GIVEN RECORDS:
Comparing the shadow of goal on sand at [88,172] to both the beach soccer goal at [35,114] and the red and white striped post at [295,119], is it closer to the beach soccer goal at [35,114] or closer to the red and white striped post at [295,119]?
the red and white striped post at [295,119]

...

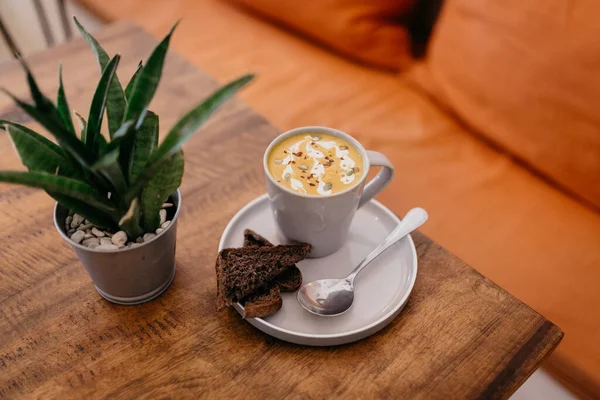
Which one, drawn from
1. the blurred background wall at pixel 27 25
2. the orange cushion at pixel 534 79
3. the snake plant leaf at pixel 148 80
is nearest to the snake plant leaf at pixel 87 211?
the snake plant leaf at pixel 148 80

--

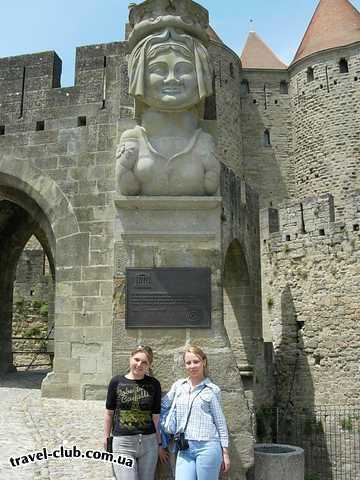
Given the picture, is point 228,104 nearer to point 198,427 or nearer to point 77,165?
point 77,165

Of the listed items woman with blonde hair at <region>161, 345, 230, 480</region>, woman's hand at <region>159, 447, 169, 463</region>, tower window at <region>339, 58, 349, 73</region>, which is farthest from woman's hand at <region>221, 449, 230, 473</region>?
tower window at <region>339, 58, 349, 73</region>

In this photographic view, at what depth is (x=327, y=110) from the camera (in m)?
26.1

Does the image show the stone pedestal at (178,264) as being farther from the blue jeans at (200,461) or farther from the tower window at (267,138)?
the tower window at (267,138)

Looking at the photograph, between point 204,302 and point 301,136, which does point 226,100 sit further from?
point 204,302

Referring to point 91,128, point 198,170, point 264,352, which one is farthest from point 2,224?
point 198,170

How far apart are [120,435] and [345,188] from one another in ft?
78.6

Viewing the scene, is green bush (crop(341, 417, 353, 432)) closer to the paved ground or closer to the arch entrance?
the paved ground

WHAT YOU SHOULD DO:
Find each line in the rows above that contains the word "leaf" and copy those lines out in full.

WRITTEN RESPONSE:
3. the snake plant leaf at pixel 148 80
is nearest to the snake plant leaf at pixel 87 211?
the snake plant leaf at pixel 148 80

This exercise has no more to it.